Art knows what it’s like to hungry and in need of help because of his experiences as a teenager in Italy during World War II. That experience is at the core of his being, driving a deep motivation to help others and make sure no one goes hungry.  During World War II, he became a “Partisan” or freedom fighter against Mussolini’s troops and later Nazi forces.  He recounts that one time he had to hide in a hole in the hills above his hometown of Sesta Godano for eight days without food or water.  For years he was reluctant to even tell that story because it’s so painful. But he said he is living proof that the human body can survive – just barely – without water for that long.

“When I climbed out of the hole my legs were like spaghetti and I could barely walk,” said Art. That was the transforming moment when he decided he would leave Italy and always value the gift of life.

“It was a hell,” said Art. “I really believed in freedom and realized I would have to find it in another country.”

It took him three years following the end of the war to save enough money to leave Italy and come to America. In 1949 he arrived in Sonoma County where his first job was picking zucchini on the Ghirardelli Ranch in Petaluma. There he met the farmer’s daughter, Vicki Ghirardelli, who eventually became his wife. They’ve been married more than 62 years and have two grown children, Annette and Mark, who both work in the family businesses, and two grandsons, Ryan and Benjamino.

After working at Ghirardelli Ranch, Art got a job at Royal Tallow, an animal rendering company in Petaluma. Rendering is not a job for the faint of heart or the weak of stomach.  The work involved skinning and quartering rotting carcasses of cows, sheep, horses and other assorted critters and throwing them into giant caldrons to be cooked down for various by-products.

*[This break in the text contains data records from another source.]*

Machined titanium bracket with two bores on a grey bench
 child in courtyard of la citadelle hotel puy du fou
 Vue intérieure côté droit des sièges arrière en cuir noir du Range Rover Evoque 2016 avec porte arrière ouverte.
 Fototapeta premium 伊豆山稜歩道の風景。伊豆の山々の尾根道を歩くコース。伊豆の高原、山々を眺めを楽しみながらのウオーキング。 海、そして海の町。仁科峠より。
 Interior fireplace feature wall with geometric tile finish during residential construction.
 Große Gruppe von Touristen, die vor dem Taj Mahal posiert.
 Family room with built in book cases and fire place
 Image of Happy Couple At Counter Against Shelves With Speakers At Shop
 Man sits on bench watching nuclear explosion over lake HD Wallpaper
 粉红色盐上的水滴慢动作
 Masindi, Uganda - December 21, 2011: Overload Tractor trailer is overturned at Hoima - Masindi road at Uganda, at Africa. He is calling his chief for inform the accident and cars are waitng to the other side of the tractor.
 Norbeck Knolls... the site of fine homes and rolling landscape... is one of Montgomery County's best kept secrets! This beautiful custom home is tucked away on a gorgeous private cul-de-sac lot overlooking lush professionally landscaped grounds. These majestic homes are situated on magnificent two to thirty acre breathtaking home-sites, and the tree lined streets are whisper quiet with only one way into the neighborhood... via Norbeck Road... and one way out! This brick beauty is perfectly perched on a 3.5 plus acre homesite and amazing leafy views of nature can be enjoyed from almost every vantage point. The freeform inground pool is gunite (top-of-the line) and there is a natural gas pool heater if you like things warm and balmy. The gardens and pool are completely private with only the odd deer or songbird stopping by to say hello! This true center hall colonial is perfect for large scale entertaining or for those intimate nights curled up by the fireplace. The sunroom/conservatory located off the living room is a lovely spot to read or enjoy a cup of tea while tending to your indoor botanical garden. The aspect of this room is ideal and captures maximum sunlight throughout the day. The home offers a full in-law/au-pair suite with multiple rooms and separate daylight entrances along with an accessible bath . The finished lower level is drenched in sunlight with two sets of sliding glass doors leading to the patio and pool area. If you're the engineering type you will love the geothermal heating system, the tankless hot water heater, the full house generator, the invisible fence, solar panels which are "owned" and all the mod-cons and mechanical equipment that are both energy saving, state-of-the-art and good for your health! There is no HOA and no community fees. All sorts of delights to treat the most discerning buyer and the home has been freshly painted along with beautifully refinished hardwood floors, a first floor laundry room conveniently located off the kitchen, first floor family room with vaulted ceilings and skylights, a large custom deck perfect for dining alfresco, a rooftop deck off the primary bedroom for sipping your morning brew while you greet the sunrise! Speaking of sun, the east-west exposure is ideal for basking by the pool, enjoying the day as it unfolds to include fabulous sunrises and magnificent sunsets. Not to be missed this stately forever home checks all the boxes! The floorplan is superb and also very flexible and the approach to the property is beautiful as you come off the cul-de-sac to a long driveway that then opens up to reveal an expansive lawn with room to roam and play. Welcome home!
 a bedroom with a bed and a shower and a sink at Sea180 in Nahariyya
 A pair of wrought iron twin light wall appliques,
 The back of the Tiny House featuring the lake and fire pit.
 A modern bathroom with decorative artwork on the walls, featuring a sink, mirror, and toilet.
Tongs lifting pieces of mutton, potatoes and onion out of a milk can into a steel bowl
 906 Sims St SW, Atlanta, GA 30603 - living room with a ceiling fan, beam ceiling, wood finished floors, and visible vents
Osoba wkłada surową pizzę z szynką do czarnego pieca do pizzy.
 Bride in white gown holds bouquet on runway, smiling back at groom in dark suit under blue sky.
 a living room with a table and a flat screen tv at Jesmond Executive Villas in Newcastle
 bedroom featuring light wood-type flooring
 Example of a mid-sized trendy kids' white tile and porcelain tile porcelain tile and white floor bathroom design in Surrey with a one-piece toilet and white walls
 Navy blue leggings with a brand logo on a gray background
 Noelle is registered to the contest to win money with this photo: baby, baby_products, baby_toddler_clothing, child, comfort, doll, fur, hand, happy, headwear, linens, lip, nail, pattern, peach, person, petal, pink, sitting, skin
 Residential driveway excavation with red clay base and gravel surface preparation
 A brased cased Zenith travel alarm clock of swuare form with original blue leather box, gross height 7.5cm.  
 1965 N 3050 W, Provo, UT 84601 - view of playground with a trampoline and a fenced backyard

“I once was the chief cook for a 90 ton sperm whale,” said Art, explaining his role in getting a dead whale into the rendering pot.

The stench of the cooking flesh at Royal was enough to make a grown man vomit. But Art said the pay was good and he was grateful to have a job, even it was one that most people would consider the worst job in the world.

“There are no bad jobs as long as you earning money,” said Art.

After working and saving, Art and Vicki bought a 10 acre farm near Cotati where they opened a butcher shop and established a Christmas tree farm. Over the years, they acquired more land and investment property. Today their holdings include 50 acres of vineyards, mostly pinot noir. The wine grapes are sold to area wineries with some of them used to make wine under Art’s Bella Sonoma label.

In 1974 Art established the Spaghetti Palace at the Sonoma County Fair, a move that would make him an iconic figure – the Pasta King - in Sonoma County. The success of the Spaghetti Palace provided the impetus to start a retail store on the  Cotati property. The store offers the flavorful Italian food – sauces, lasagna, polenta, minestrone and ravioli – that has made Art famous. He takes his pasta and polenta on the road, catering events throughout Northern California and is a regular at farmers markets.

The Farm Bureau Hall of Fame Award is just one of the many honors and accolades that Art has received for his community involvement and civic spirit. Two years ago the Harvest Fair gave him its “Lifetime Contribution to Sonoma County Agriculture" Award. The cities of Santa Rosa and Rohnert Park have named him an honorary citizen. He has received the Western Fairs Association Blue Ribbon Award for his service to the fair industry and a commendation from the Volunteer Center of America.

The love and admiration that the community has for the Pasta King was evident in 2006 when 1,000 people showed up for his 80th birthday party at the Sonoma County Fairgrounds. He, of course, brought the pasta and polenta.

When asked if he would do anything differently in his life if he had the chance to start over again, he is quick to respond.

“I wouldn’t change anything. It was not easy but I will be 88 and I am still working seven days a week and love what I do. What could be better than that?”